Çıldırtan Duygular ve Zirvedeki Işık

"Asırların hüznü yığılmıştı sanki bu yıla
Gökten huzur yağsa ben rahatlayamayacağım
galiba"

dedi. Mevsimlerden ilkbahardı. Kendisi de yaşı itibariyle hayatının baharında sayılırdı. Fakat her yeri rengârenk, her şeyde bir âhenk gördüğü halde, bütün bunlardan ne bir zevk ne de bir huzur duyamıyordu.

Bir ara oturduğu yerden kalktı, pencereden dışarıya baktı, baktı... Sonra odanın içinde bir süre bir aşağı bir yukarı gezindi. Etrafındaki insanlarla "dertliye sohbet sanki haram" dercesine pek alâkadar olamıyordu.

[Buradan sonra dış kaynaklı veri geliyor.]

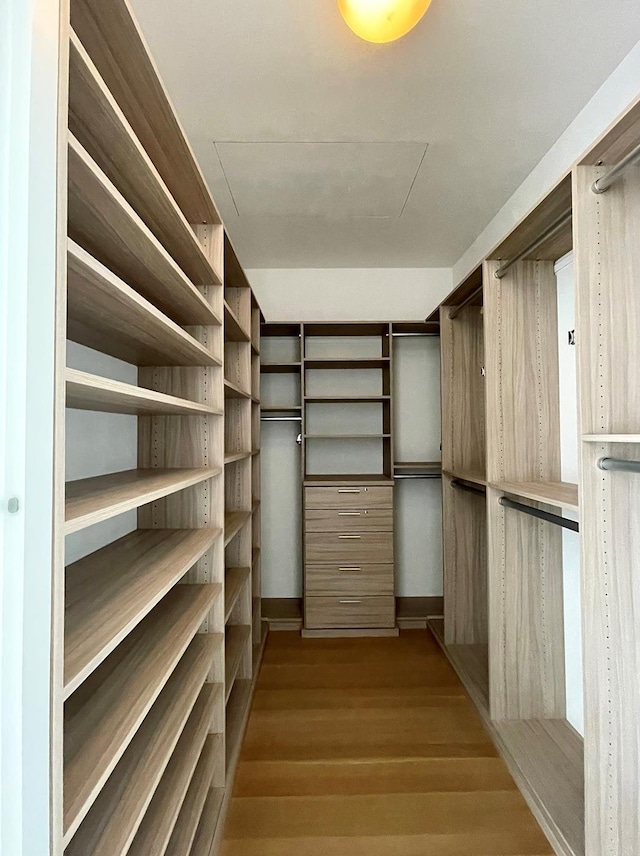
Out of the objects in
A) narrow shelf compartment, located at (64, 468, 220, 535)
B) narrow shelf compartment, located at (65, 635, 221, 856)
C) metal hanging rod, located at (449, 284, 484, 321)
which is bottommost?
narrow shelf compartment, located at (65, 635, 221, 856)

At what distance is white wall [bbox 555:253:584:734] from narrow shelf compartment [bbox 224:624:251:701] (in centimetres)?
149

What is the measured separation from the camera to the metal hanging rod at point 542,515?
6.36 ft

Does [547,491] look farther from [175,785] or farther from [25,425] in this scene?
[25,425]

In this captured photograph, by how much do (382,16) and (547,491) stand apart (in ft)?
5.27

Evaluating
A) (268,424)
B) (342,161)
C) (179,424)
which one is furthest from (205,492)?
(268,424)

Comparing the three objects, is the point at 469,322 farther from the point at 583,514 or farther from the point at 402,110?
the point at 583,514

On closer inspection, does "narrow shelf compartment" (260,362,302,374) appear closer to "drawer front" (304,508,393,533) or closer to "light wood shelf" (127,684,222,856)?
"drawer front" (304,508,393,533)

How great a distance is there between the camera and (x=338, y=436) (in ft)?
11.9

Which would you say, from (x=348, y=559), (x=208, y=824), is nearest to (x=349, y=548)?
(x=348, y=559)

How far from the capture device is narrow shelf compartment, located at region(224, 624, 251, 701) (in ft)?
7.63

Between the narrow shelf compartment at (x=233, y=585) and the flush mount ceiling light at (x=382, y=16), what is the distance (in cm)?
200

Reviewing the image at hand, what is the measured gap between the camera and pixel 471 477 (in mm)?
2777

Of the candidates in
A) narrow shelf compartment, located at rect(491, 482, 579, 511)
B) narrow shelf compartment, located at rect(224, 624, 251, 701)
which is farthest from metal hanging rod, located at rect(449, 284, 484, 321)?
narrow shelf compartment, located at rect(224, 624, 251, 701)

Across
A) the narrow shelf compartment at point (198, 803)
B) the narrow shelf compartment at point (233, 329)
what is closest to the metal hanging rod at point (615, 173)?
the narrow shelf compartment at point (233, 329)
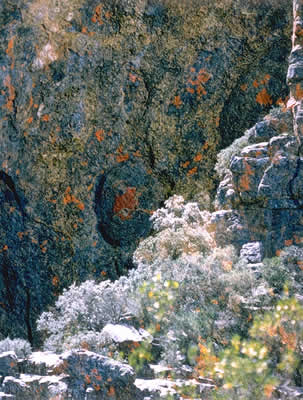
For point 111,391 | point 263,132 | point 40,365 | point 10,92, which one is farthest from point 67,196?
point 111,391

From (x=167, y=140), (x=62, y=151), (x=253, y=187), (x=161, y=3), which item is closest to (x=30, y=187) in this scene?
(x=62, y=151)

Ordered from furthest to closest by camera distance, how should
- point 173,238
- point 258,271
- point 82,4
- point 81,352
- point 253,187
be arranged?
point 82,4 → point 173,238 → point 253,187 → point 258,271 → point 81,352

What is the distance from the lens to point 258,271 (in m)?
6.70

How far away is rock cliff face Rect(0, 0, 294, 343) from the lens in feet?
36.1

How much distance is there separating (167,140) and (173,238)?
11.1ft

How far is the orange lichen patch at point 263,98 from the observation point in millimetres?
10852

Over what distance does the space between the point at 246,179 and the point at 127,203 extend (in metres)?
3.87

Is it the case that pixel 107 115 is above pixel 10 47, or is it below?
below

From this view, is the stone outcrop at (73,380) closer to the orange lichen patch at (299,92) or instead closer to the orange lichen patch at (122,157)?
the orange lichen patch at (299,92)

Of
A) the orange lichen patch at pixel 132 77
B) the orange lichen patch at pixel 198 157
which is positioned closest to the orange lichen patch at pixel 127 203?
the orange lichen patch at pixel 198 157

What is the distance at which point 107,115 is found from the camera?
36.7 ft

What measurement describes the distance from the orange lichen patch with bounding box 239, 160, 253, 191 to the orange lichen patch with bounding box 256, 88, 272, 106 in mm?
3437

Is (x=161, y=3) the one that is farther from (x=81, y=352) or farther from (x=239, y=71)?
(x=81, y=352)

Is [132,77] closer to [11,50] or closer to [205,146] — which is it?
[205,146]
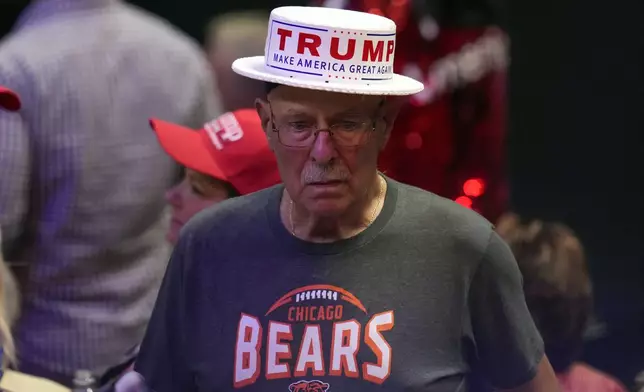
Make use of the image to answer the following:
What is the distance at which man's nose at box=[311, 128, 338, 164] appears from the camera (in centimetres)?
130

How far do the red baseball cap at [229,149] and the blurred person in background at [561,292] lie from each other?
409 millimetres

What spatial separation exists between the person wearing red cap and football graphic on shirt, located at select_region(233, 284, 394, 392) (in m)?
0.32

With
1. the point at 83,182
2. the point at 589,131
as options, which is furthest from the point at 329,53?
the point at 589,131

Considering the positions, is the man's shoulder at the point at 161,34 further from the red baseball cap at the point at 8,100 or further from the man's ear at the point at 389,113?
the man's ear at the point at 389,113

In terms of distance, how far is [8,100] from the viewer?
1.71 m

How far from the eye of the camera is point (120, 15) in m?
2.09

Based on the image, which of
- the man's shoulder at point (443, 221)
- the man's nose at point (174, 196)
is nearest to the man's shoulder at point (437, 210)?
the man's shoulder at point (443, 221)

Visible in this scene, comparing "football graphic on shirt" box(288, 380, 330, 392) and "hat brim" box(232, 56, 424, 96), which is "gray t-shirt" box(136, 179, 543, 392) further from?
"hat brim" box(232, 56, 424, 96)

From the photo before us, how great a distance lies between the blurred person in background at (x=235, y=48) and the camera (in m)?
2.16

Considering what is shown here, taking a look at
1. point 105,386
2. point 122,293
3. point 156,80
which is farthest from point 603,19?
point 105,386

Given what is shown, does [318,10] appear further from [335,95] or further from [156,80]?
[156,80]

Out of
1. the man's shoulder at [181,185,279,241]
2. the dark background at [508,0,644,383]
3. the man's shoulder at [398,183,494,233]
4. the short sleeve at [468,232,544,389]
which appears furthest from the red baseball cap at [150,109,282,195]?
the dark background at [508,0,644,383]

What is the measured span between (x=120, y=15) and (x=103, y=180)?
Result: 0.32 meters

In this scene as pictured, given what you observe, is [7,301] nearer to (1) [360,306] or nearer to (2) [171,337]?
(2) [171,337]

İçinde bir boşluk hissediyordu. Galiba bir kurtarıcı aramaktaydı. Kendisini sıkıntının kıskacından kurtaracak birisini... Ve öyle hissediyordu ki, bu dost, onun uzağında değildi de, sanki ona kendisi kadar yakındı.

Eski Roma zindanlarındaki esirler, esaretten kurtulmanın yegane çaresini dağlara kaçmakta bulurlardı. Bir ara kendisini o Romalıların esirleri gibi hissetti. Çektiği bu işkenceden dağlara kaçıp, sığınmakla kurtulacağını zannetti. Berrak bir mayıs günü üstü açık spor arabasına atlayıp, ufukta görülen yemyeşil tepelere doğru yol aldı. Dağların eteklerinde şirin bir kasaba vardı, yolları da kare şeklindeki taşlardandı. Parke yol bitince arabasından inerek yeşilliğin içine daldı. Çimenlerin üzerinde yürürken, papatyalar âdeta ona tebessüm ediyorlardı. O ise soğuk bir eda ile onları çiğneyip geçiyordu. Bir an çiçekleri, şefkat beklerken azar işitip de ağlayan çocuklar gibi tahayyül etti. İçi burkuldu, gözleri yaşardı. Şimdi artık yürürken onları çiğnememeye dikkat ediyordu. Bu sefer ona öyle geldi ki, çiçekler aslında kendisinin o haline ağlamaktaydılar. Artık tepenin zirvesine varmış bulunuyordu. Fakat, onda huzur namına hâlâ hiç bir şey yoktu. Eski Romalıların esirleri dağlara çıkınca "Artık hürüz!" diyebilmişlerdi. O ise bunu diyemiyordu. Romalıların esirleri, karanlık mahzenlerin duvarları arasında aç ve çıplak olarak yaşamak zorundaydılar. Kendisi ise en güzel yemekleri yiyip, en güzel elbiseleri giydiği, doğduğu günden beri lüksün-ihtişamın içinde yüzdüğü ve şu anda da en güzel manzaralar etrafını çevirmiş olduğu halde yine de huzursuz, sıkıntılı ve bunalımlar içindeydi..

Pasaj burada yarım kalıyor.